Przepis oczywiście pochodzi z mojej ulubionej już książki pt. „Kuchnia indyjska. Najlepsze przepisy”. Zmieniłam trochę proporcje, dałam więcej mięsa i kolorowej papryki a efekt okazał się naprawdę znakomity. Student dokładał sobie dwa razy i jeszcze na poniedziałek mu wystarczyło, bo nagotowałam cały gar. Podaję jednak składniki na 4 normalne porcje.
Składniki na 4 porcje:
700 - 800 g fileta z kurczaka
2 średniej wielkości cebule
1 papryka czerwona
1 papryka zielona
1 papryka żółta
2 łyżki oleju
¼ łyżeczki nasion kozieradki
¼ łyżeczki nasion cebuli (trudne do kupienia, można pominąć)
½ łyżeczki rozgniecionego czosnku
1 łyżeczka startego świeżego korzenia imbiru
2 łyżeczki mielonej kolendry
½ łyżeczki sproszkowanego kardamonu
1 i ½ łyżeczki sproszkowanego chili
1 i ½ łyżeczki soli
400 g pomidorów z puszki
250 ml tomatery (soku pomidorowego)
2 łyżki soku z cytryn
2 łyżki posiekanej świeżej kolendry
3 posiekane świeże zielone chili (dałam czerwone)
opcjonalnie:1 łyżeczka cukru trzcinowego albo miodu
kolendra do przybrania
Kurczaka pokroić w kostkę. Cebulę obrać pokroić w niewielką kostkę. Z papryki usunąć gniazda nasienne i pokroić w grube paski.
W rondlu z grubym dnem rozgrzać olej, wrzucić nasiona kozieradki i cebuli i smażyć około minuty. Dodać posiekaną cebulę, starty czosnek i imbir. Podsmażać przez 5 minut często mieszając, aż cebula zrobi się złota (ale nie spalona).
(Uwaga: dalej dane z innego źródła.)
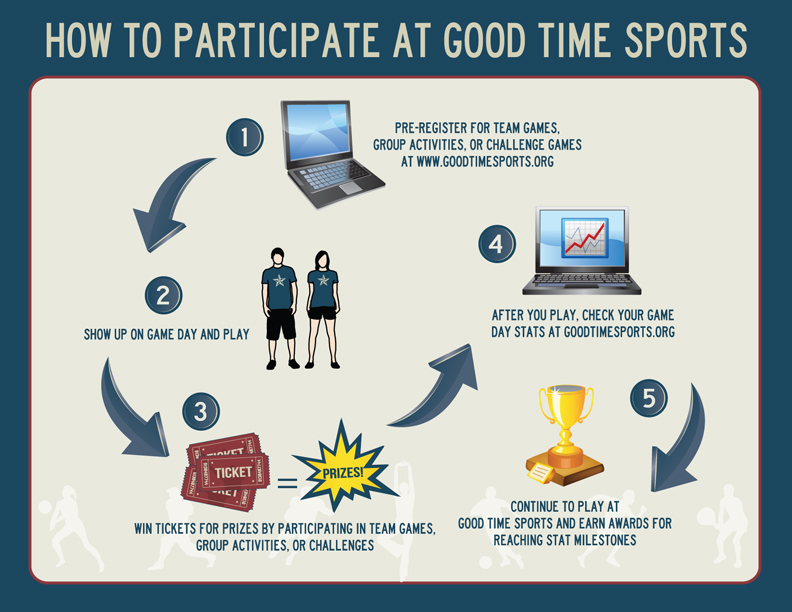 How To Participate at Good Time Sports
Zmniejszyć płomień do minimum.
W misce połączyć zmieloną kolendrę, kardamon, sproszkowane chili, sól, pomidory,sok z cytryny i dokładnie wymieszać.
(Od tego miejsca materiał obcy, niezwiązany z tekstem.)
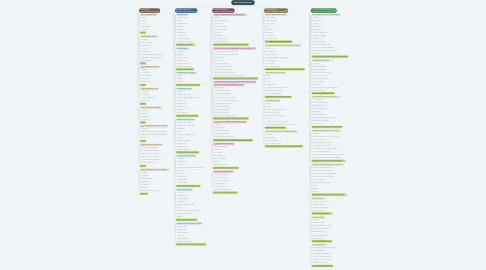 Mind Map: Neon learning journey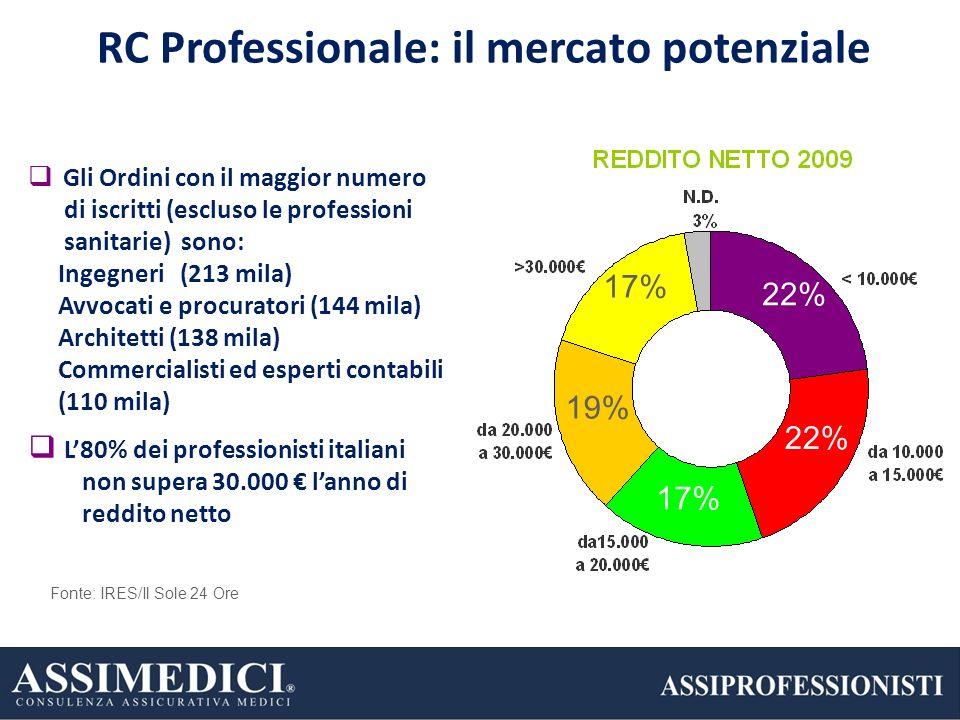 RC Professionale: il mercato potenziale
Przełożyć wszystko do rondla i zwiększyć płomień do połowy. Smażyć 3 minuty cały czas mieszając. Dodać kawałki kurczaka i podrumienić przez 5 – 7 minut Wlać sok pomidorowy. Wsypać świeżą posiekaną kolendrę, zielone chili i kawałki kolorowej papryki. Zmniejszyć płomień, przykryć rondel i dusić na wolnym ogniu około 10 minut, aż mięso się ugotuje. Pod koniec gotowania spróbować i dodać 1 czubatą łyżeczkę cukru albo miodu (ale nie jest to konieczne jeśli smak nam odpowiada – ja dodałam).
Curry można podawać z ryżem, z chlebem naan czy czapati. U nas był ryż.